- **PAGE TEXT**:
Segment Open

These assessments are objective. Don't need clients participation. Can be used for neonates, young children, or non-verbal, low functioning adults.
Tests of Electroacoustic Measures
Immittance Audiometry:
-Static Acoustic compliance (admittance)-flow of energy through TM
-Tympanometry- tests mobility of TM
-Acoustic reflex- sensitivity and motor movement of stapedius muscle
Admittance
Impedance
Admittance: Total energy flow through a system (hose!)
Impedance: Total opposition to energy flow (kink in hose!)
*Admittance and Impedance are inversely related!
Reactance
Combination of admittance and impedance.
Combination of mass and stiffness.
As frequency increases, important of mass also increases; as frequency decreases, importance of stiffness increases.
*low f- mass dominated system (more energy needed to move ossicles, TM)
high f- stiffness dominated system
Immittance
Immittance:Term that refers to either impedance data or admittance. A measure of how readily a system can be set in to vibration from a driving force. A physical measure. The flow of energy and how much flow is impeded by energy.
-Ear is largely a stiffness dominated system
-Immittance is NOT a physical quantity (measurement)

Segment Closed

- **YOUR ASSIGNMENT**: Extract the full notes on immittance audiometry word for word, from start to finish. None of the data matters here.

- **DATA FOR REVIEW**:
Segment Open

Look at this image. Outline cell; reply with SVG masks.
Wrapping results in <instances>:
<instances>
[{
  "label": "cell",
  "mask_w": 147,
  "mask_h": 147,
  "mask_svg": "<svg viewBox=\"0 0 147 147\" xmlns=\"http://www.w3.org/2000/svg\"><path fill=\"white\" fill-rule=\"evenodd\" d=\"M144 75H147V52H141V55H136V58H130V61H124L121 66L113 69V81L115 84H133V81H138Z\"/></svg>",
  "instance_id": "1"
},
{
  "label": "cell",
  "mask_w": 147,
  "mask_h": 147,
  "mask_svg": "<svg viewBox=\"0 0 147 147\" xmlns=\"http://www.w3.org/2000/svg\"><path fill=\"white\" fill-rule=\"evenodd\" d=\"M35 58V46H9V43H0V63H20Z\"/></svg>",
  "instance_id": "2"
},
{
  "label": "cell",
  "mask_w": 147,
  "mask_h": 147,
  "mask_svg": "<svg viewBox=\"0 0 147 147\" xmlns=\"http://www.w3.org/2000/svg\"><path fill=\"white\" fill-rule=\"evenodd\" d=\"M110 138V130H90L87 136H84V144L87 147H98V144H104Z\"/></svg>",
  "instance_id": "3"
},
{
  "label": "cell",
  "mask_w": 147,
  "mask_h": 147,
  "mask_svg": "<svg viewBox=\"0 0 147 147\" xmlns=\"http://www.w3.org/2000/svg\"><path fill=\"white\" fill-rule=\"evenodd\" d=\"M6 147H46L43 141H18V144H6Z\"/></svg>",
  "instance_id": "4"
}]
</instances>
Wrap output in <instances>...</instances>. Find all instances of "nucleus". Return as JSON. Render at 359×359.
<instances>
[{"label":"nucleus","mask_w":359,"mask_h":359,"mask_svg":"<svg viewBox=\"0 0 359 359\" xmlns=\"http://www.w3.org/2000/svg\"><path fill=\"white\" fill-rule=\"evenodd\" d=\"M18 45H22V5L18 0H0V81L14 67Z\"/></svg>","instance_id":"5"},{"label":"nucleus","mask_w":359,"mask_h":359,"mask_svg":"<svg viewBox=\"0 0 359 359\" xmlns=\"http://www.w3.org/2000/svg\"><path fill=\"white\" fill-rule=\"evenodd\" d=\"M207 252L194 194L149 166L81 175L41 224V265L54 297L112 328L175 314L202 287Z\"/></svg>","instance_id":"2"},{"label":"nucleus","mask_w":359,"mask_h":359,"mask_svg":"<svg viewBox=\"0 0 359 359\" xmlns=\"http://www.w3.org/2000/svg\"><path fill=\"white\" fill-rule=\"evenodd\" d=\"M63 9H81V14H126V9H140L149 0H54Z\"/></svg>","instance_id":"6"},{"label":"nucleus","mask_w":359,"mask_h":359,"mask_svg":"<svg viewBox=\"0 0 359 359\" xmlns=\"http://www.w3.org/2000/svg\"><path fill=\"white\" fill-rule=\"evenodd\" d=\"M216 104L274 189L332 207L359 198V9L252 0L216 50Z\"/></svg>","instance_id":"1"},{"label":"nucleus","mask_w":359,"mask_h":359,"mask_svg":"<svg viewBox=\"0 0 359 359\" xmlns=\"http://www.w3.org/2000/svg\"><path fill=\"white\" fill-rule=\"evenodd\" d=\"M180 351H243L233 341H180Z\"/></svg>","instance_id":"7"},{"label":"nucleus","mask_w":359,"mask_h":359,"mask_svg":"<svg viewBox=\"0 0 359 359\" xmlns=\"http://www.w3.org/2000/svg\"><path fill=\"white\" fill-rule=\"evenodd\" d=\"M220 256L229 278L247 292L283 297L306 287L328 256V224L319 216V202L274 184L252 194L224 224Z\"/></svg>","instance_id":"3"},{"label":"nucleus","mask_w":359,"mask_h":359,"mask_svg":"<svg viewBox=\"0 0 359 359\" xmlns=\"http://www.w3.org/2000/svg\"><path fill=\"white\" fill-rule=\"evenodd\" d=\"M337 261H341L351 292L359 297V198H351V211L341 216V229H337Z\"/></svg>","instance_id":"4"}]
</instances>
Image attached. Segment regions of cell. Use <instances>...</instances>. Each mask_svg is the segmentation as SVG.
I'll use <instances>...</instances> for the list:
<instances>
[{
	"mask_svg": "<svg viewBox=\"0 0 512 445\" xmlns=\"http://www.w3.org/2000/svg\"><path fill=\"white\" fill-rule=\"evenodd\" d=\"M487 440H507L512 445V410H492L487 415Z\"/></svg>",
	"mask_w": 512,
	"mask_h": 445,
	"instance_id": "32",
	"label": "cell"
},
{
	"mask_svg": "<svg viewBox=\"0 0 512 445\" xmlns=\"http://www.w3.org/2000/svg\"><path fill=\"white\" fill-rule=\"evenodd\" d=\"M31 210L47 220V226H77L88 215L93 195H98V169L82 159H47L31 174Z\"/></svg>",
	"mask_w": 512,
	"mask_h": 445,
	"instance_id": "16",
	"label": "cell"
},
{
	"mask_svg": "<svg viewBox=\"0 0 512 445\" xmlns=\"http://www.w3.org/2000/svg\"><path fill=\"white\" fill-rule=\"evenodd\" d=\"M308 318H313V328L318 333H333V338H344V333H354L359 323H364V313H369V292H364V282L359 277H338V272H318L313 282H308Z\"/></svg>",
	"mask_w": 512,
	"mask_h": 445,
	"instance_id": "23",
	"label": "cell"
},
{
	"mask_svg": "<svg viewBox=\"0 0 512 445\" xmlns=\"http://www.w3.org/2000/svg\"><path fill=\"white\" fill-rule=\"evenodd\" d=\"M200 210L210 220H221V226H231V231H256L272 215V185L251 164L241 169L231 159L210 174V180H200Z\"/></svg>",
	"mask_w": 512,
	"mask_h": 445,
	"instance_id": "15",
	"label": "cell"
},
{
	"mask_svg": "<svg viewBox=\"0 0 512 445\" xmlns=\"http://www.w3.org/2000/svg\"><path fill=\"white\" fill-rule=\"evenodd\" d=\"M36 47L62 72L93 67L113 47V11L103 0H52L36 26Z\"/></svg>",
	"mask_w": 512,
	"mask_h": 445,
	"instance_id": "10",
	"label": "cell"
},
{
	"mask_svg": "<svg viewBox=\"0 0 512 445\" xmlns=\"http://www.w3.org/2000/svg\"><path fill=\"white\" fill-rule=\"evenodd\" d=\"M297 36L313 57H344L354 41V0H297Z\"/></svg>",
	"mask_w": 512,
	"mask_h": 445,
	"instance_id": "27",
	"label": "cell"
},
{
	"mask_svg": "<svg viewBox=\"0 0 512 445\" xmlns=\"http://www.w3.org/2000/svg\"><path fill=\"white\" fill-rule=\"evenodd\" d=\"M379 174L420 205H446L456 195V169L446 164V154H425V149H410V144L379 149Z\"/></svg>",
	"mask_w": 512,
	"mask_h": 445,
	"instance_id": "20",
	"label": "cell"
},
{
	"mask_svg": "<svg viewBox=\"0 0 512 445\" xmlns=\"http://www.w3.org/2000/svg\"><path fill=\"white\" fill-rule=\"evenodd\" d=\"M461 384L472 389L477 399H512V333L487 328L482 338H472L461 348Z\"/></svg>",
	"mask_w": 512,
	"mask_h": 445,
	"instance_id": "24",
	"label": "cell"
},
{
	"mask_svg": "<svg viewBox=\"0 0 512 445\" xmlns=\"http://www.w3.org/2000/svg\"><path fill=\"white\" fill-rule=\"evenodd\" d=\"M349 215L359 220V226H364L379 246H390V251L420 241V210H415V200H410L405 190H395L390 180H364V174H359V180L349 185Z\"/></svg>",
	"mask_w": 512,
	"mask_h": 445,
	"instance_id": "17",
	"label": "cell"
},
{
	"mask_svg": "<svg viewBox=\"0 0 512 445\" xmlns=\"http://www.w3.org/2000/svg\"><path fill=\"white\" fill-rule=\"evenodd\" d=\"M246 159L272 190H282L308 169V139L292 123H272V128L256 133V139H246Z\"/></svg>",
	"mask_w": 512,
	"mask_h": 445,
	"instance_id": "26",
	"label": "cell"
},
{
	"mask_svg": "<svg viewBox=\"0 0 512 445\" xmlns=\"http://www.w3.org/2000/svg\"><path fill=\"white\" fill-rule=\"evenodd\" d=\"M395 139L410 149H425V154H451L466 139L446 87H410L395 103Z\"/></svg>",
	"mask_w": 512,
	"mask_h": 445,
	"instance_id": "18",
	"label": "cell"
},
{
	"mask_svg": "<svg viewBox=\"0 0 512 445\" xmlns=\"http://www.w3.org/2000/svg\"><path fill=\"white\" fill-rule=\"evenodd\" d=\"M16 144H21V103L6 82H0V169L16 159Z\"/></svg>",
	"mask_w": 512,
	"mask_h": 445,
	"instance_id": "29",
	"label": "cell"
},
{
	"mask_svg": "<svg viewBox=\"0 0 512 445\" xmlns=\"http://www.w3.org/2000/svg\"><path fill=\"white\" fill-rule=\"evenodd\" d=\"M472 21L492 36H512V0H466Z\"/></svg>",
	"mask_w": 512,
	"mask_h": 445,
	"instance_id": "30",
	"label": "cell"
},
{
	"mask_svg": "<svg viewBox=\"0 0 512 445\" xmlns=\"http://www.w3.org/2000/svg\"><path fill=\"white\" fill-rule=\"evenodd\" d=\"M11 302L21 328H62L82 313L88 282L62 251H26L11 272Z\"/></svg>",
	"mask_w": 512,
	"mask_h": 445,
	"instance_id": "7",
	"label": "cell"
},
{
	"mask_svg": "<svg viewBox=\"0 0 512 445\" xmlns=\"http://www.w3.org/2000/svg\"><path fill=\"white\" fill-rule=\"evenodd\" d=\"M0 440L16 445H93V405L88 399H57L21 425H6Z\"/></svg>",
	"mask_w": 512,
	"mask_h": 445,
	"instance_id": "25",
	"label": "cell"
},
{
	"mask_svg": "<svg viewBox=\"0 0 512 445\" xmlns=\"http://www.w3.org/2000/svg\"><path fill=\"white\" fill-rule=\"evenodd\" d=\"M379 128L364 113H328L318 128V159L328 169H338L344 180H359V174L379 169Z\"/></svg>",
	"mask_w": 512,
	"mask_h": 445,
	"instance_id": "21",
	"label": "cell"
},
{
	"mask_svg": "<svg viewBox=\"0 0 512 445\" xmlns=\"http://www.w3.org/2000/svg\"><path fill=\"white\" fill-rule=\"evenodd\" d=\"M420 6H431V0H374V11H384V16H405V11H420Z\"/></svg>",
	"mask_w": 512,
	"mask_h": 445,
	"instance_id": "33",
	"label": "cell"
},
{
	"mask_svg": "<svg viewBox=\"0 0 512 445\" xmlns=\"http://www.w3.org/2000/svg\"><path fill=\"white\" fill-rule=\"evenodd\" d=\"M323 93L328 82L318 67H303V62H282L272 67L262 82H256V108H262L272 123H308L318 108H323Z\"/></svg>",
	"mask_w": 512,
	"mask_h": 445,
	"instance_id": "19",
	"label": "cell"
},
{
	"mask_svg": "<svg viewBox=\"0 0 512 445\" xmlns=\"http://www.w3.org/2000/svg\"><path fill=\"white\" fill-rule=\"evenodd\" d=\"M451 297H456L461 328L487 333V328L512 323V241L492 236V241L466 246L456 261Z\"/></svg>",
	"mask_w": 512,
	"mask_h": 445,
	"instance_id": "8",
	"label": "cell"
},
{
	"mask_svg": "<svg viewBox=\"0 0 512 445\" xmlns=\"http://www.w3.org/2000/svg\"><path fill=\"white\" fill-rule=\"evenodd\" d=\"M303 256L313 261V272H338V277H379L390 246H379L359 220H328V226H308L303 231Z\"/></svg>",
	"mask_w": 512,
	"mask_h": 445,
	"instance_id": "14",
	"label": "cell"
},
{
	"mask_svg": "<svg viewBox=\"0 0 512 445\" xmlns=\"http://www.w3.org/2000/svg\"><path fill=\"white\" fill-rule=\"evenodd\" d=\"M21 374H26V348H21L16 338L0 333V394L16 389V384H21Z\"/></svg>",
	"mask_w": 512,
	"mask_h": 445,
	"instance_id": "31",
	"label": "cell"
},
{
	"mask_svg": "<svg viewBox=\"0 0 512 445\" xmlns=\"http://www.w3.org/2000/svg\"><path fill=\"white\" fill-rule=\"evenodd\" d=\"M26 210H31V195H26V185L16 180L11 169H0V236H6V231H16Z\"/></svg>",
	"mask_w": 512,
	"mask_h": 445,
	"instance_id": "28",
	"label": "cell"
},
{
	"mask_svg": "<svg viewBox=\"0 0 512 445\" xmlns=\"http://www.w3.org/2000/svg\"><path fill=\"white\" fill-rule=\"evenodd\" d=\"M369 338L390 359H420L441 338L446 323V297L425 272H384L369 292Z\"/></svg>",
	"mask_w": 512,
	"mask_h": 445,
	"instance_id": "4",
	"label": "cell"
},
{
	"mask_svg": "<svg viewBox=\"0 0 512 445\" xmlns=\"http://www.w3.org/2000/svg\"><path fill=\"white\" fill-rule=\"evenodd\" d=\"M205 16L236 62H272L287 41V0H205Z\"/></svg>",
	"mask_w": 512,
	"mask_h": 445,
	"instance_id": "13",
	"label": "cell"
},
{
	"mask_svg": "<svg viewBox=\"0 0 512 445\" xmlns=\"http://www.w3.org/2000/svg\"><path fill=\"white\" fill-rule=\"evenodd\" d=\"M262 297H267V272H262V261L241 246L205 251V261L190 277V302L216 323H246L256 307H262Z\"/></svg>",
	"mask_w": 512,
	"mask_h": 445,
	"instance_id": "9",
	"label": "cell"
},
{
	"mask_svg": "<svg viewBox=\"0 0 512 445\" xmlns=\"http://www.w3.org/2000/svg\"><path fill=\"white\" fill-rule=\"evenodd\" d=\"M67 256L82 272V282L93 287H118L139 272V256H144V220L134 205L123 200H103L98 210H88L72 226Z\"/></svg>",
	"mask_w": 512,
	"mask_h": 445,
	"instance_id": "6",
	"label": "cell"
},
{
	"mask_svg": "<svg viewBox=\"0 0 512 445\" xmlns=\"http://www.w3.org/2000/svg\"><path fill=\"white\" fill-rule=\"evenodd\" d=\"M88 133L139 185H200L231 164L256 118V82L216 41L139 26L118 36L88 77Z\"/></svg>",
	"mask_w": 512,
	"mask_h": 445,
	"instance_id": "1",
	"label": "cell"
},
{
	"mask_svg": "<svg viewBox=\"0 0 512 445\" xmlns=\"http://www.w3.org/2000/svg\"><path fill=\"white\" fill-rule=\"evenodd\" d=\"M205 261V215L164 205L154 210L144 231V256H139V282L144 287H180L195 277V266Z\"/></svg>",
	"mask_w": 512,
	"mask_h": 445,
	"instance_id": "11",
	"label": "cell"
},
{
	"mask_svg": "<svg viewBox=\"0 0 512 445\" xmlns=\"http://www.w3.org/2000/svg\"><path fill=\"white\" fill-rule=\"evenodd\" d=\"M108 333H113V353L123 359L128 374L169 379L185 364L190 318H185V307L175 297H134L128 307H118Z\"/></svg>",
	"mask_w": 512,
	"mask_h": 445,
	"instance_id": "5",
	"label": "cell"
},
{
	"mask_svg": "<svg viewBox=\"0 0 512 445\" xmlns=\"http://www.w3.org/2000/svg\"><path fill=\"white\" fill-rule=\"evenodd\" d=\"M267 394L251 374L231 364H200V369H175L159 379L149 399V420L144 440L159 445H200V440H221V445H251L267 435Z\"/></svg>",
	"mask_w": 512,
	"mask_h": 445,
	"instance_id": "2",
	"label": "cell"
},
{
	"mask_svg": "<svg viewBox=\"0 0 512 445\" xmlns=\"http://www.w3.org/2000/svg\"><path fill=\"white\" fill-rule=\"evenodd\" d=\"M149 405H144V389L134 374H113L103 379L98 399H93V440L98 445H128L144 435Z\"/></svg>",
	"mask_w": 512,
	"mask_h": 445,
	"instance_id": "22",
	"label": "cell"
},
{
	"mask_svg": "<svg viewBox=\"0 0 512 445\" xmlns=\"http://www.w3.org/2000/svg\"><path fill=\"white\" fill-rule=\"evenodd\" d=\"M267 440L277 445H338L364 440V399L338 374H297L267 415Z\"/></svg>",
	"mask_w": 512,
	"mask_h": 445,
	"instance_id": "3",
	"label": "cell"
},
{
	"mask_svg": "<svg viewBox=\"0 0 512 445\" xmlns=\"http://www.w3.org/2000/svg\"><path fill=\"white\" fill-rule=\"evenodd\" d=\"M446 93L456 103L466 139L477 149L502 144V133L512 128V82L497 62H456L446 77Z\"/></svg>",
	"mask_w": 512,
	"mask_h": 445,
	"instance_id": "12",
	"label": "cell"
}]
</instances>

Segment Closed

- **TASK SOLUTION**:
These assessments are objective. Don't need clients participation. Can be used for neonates, young children, or non-verbal, low functioning adults.
Tests of Electroacoustic Measures
Immittance Audiometry:
-Static Acoustic compliance (admittance)-flow of energy through TM
-Tympanometry- tests mobility of TM
-Acoustic reflex- sensitivity and motor movement of stapedius muscle
Admittance
Impedance
Admittance: Total energy flow through a system (hose!)
Impedance: Total opposition to energy flow (kink in hose!)
*Admittance and Impedance are inversely related!
Reactance
Combination of admittance and impedance.
Combination of mass and stiffness.
As frequency increases, important of mass also increases; as frequency decreases, importance of stiffness increases.
*low f- mass dominated system (more energy needed to move ossicles, TM)
high f- stiffness dominated system
Immittance
Immittance:Term that refers to either impedance data or admittance. A measure of how readily a system can be set in to vibration from a driving force. A physical measure. The flow of energy and how much flow is impeded by energy.
-Ear is largely a stiffness dominated system
-Immittance is NOT a physical quantity (measurement)